▸ WHAT THIS TASK INVOLVES:
Each entry should be set down exactly as written, except for any picture it holds.

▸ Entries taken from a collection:

=====

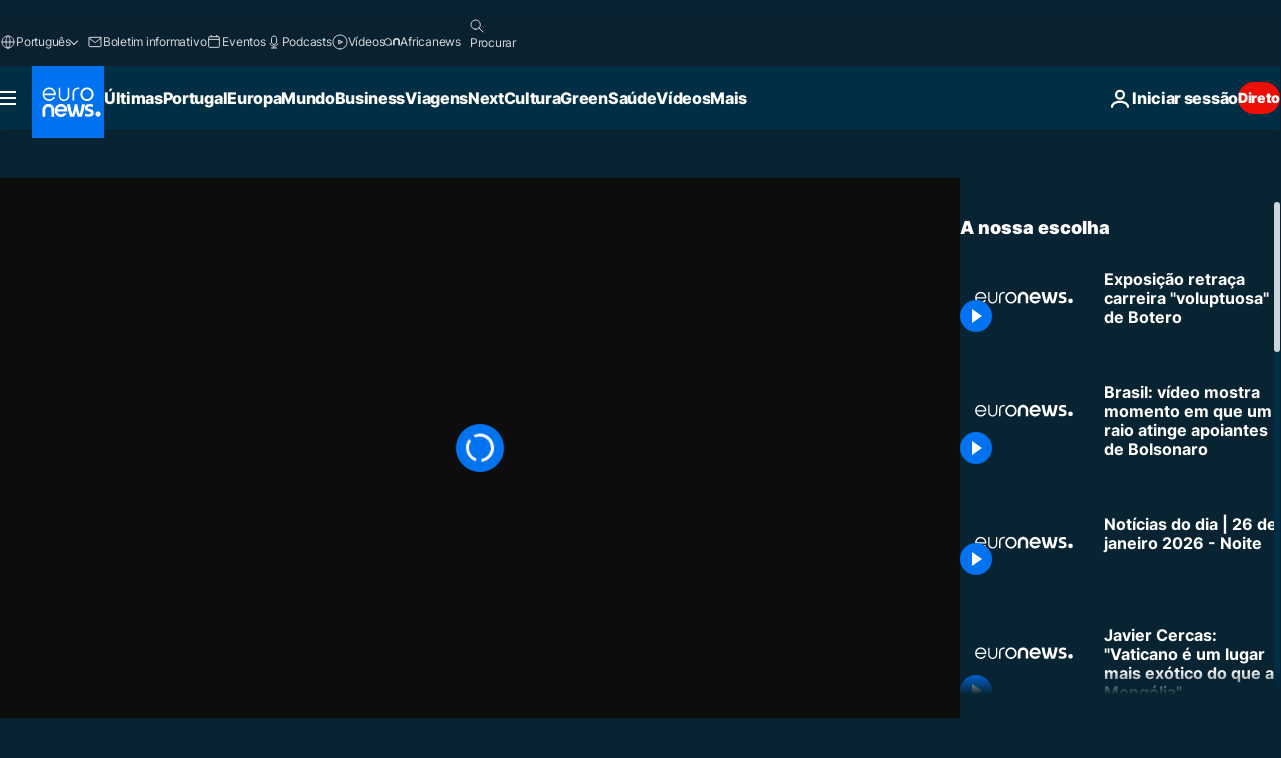

--- FILE ---
content_type: application/xml
request_url: https://dmxleo.dailymotion.com/cdn/manifest/video/x8jf69p.m3u8?af=2%2C7%2C8%2C9&vv=1%2C2%2C3%2C4%2C5%2C6%2C7%2C8%2C11%2C12%2C13%2C14&mm=video%2Fmp4%2Cvideo%2Fwebm%2Caudio%2Fmp4%2Caudio%2Fmpeg%2Caudio%2Faac%2Caudio%2Fmpeg3%2Caudio%2Fmp3%2Caudio%2Fvnd.wave%2Caudio%2Fwav%2Caudio%2Fwave%2Caudio%2Fogg%2Caudio%2Fvorbis%2Cimage%2Fjpeg%2Cimage%2Fpng%2Cimage%2Fwebp%2Cimage%2Fsvg%2Bxml&cse=1jftrqijud25a1a3082&rts=121334&rhv=1&cen=prod&cpi=xe2cka&cpt=player&rla=en&cpr=x9oog&eb=https%3A%2F%2Fpt.euronews.com%2Fvideo%2F2023%2F03%2F24%2Fexposicao-retraca-carreira-voluptuosa-de-botero&ps=960x540&td=pt.euronews.com&reader_gdpr_flag=0&reader_gdpr_consent=&gdpr_binary_consent=opt-out&gdpr_comes_from_infopack=0&reader_us_privacy=1---&vl=-1&ciid=1jftrqijud25a1a3082_VMAP_0_0&cidx=0&sidx=0&vidIdx=0&omp=Dailymotion%2F1.0&omn=0&imal=1&uid_dm=fa36818b-e160-b4d1-ffd4-ae09bddf8d96&ccPremium=false&ccCustomParams=6458%252Fpt_euronews_new%252Fculture%252Fart%252Fart%2Flng%253Dpt%2526page%253Darticle%2526video%253Dtrue%2526isBreakingNews%253Dfalse%2526vertical%253Dculture%2526nws_id%253D2232158%2526nwsctr_id%253D7485990%2526article_type%253Dnormal%2526program%253Dart%2526video_duration%253D60000%2526source%253Deuronews%2526themes%253Dart%2526tags%253Darte%25252Carte-contemporanea%25252Cespanha%2526player_type%253Ddailymotion&3pcb=0&rap=1&apo=monetization&pos=1&pbm=2
body_size: 3415
content:
<?xml version="1.0" encoding="UTF-8"?><vmap:VMAP xmlns:vmap="http://www.iab.net/videosuite/vmap" version="1.0"><vmap:AdBreak breakType="linear" breakId="preroll1" timeOffset="start"><vmap:AdSource id="preroll1"><vmap:VASTAdData><VAST version="3.0"><Ad><InLine><AdSystem>Leo</AdSystem><AdTitle>noad</AdTitle><Extensions><Extension type="dailymotion" source="dailymotion">{"noAd":{"reasonId":1106,"reason":"viewing context|bot-detected"},"inventoryId":"10a11bb4-efe2-47d6-93e5-02f315ba6246"}</Extension></Extensions></InLine></Ad></VAST></vmap:VASTAdData></vmap:AdSource><vmap:Extensions><vmap:Extension type="dailymotion" source="dailymotion"><![CDATA[{"timeout":15000}]]></vmap:Extension></vmap:Extensions></vmap:AdBreak><vmap:AdBreak breakType="linear" breakId="preroll2" timeOffset="start"><vmap:AdSource id="preroll2"><vmap:AdTagURI templateType="vast3">https://dmxleo.dailymotion.com/cdn/manifest/video/x8jf69p.m3u8?auth=[base64]&amp;vv=1%2C2%2C3%2C4%2C5%2C6%2C7%2C8%2C11%2C12%2C13%2C14&amp;sec=1&amp;rts=121334&amp;rla=en&amp;reader.player=dailymotion&amp;plt=1&amp;cen=prod&amp;3pcb=0&amp;rhv=1&amp;reader_us_privacy=1---&amp;eb=https%3A%2F%2Fpt.euronews.com%2Fvideo%2F2023%2F03%2F24%2Fexposicao-retraca-carreira-voluptuosa-de-botero&amp;dmngv=1.0&amp;dmng=Dailymotion&amp;cpt=player&amp;cpr=x9oog&amp;cpi=xe2cka&amp;battr=9%2C10%2C11%2C12%2C13%2C14%2C17&amp;apo=monetization&amp;pbm=2&amp;mm=video%2Fmp4%2Cvideo%2Fwebm%2Caudio%2Fmp4%2Caudio%2Fmpeg%2Caudio%2Faac%2Caudio%2Fmpeg3%2Caudio%2Fmp3%2Caudio%2Fvnd.wave%2Caudio%2Fwav%2Caudio%2Fwave%2Caudio%2Fogg%2Caudio%2Fvorbis%2Cimage%2Fjpeg%2Cimage%2Fpng%2Cimage%2Fwebp%2Cimage%2Fsvg%2Bxml&amp;lnrt=1&amp;dlvr=1%2C2&amp;cse=1jftrqijud25a1a3082&amp;cbrs=1&amp;r=v</vmap:AdTagURI></vmap:AdSource><vmap:Extensions><vmap:Extension type="dailymotion" source="dailymotion"><![CDATA[{"timeout":15000}]]></vmap:Extension></vmap:Extensions></vmap:AdBreak><vmap:Extensions><vmap:Extension type="dailymotion" source="dmx"><![CDATA[{"asid":1009779}]]></vmap:Extension></vmap:Extensions></vmap:VMAP>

=====

▸ EXERCISE OUTPUT:
--- FILE ---
content_type: application/xml
request_url: https://dmxleo.dailymotion.com/cdn/manifest/video/x8jf69p.m3u8?af=2%2C7%2C8%2C9&vv=1%2C2%2C3%2C4%2C5%2C6%2C7%2C8%2C11%2C12%2C13%2C14&mm=video%2Fmp4%2Cvideo%2Fwebm%2Caudio%2Fmp4%2Caudio%2Fmpeg%2Caudio%2Faac%2Caudio%2Fmpeg3%2Caudio%2Fmp3%2Caudio%2Fvnd.wave%2Caudio%2Fwav%2Caudio%2Fwave%2Caudio%2Fogg%2Caudio%2Fvorbis%2Cimage%2Fjpeg%2Cimage%2Fpng%2Cimage%2Fwebp%2Cimage%2Fsvg%2Bxml&cse=1jftrqijud25a1a3082&rts=121334&rhv=1&cen=prod&cpi=xe2cka&cpt=player&rla=en&cpr=x9oog&eb=https%3A%2F%2Fpt.euronews.com%2Fvideo%2F2023%2F03%2F24%2Fexposicao-retraca-carreira-voluptuosa-de-botero&ps=960x540&td=pt.euronews.com&reader_gdpr_flag=0&reader_gdpr_consent=&gdpr_binary_consent=opt-out&gdpr_comes_from_infopack=0&reader_us_privacy=1---&vl=-1&ciid=1jftrqijud25a1a3082_VMAP_0_0&cidx=0&sidx=0&vidIdx=0&omp=Dailymotion%2F1.0&omn=0&imal=1&uid_dm=fa36818b-e160-b4d1-ffd4-ae09bddf8d96&ccPremium=false&ccCustomParams=6458%252Fpt_euronews_new%252Fculture%252Fart%252Fart%2Flng%253Dpt%2526page%253Darticle%2526video%253Dtrue%2526isBreakingNews%253Dfalse%2526vertical%253Dculture%2526nws_id%253D2232158%2526nwsctr_id%253D7485990%2526article_type%253Dnormal%2526program%253Dart%2526video_duration%253D60000%2526source%253Deuronews%2526themes%253Dart%2526tags%253Darte%25252Carte-contemporanea%25252Cespanha%2526player_type%253Ddailymotion&3pcb=0&rap=1&apo=monetization&pos=1&pbm=2
body_size: 3415
content:
<?xml version="1.0" encoding="UTF-8"?><vmap:VMAP xmlns:vmap="http://www.iab.net/videosuite/vmap" version="1.0"><vmap:AdBreak breakType="linear" breakId="preroll1" timeOffset="start"><vmap:AdSource id="preroll1"><vmap:VASTAdData><VAST version="3.0"><Ad><InLine><AdSystem>Leo</AdSystem><AdTitle>noad</AdTitle><Extensions><Extension type="dailymotion" source="dailymotion">{"noAd":{"reasonId":1106,"reason":"viewing context|bot-detected"},"inventoryId":"10a11bb4-efe2-47d6-93e5-02f315ba6246"}</Extension></Extensions></InLine></Ad></VAST></vmap:VASTAdData></vmap:AdSource><vmap:Extensions><vmap:Extension type="dailymotion" source="dailymotion"><![CDATA[{"timeout":15000}]]></vmap:Extension></vmap:Extensions></vmap:AdBreak><vmap:AdBreak breakType="linear" breakId="preroll2" timeOffset="start"><vmap:AdSource id="preroll2"><vmap:AdTagURI templateType="vast3">https://dmxleo.dailymotion.com/cdn/manifest/video/x8jf69p.m3u8?auth=[base64]&amp;vv=1%2C2%2C3%2C4%2C5%2C6%2C7%2C8%2C11%2C12%2C13%2C14&amp;sec=1&amp;rts=121334&amp;rla=en&amp;reader.player=dailymotion&amp;plt=1&amp;cen=prod&amp;3pcb=0&amp;rhv=1&amp;reader_us_privacy=1---&amp;eb=https%3A%2F%2Fpt.euronews.com%2Fvideo%2F2023%2F03%2F24%2Fexposicao-retraca-carreira-voluptuosa-de-botero&amp;dmngv=1.0&amp;dmng=Dailymotion&amp;cpt=player&amp;cpr=x9oog&amp;cpi=xe2cka&amp;battr=9%2C10%2C11%2C12%2C13%2C14%2C17&amp;apo=monetization&amp;pbm=2&amp;mm=video%2Fmp4%2Cvideo%2Fwebm%2Caudio%2Fmp4%2Caudio%2Fmpeg%2Caudio%2Faac%2Caudio%2Fmpeg3%2Caudio%2Fmp3%2Caudio%2Fvnd.wave%2Caudio%2Fwav%2Caudio%2Fwave%2Caudio%2Fogg%2Caudio%2Fvorbis%2Cimage%2Fjpeg%2Cimage%2Fpng%2Cimage%2Fwebp%2Cimage%2Fsvg%2Bxml&amp;lnrt=1&amp;dlvr=1%2C2&amp;cse=1jftrqijud25a1a3082&amp;cbrs=1&amp;r=v</vmap:AdTagURI></vmap:AdSource><vmap:Extensions><vmap:Extension type="dailymotion" source="dailymotion"><![CDATA[{"timeout":15000}]]></vmap:Extension></vmap:Extensions></vmap:AdBreak><vmap:Extensions><vmap:Extension type="dailymotion" source="dmx"><![CDATA[{"asid":1009779}]]></vmap:Extension></vmap:Extensions></vmap:VMAP>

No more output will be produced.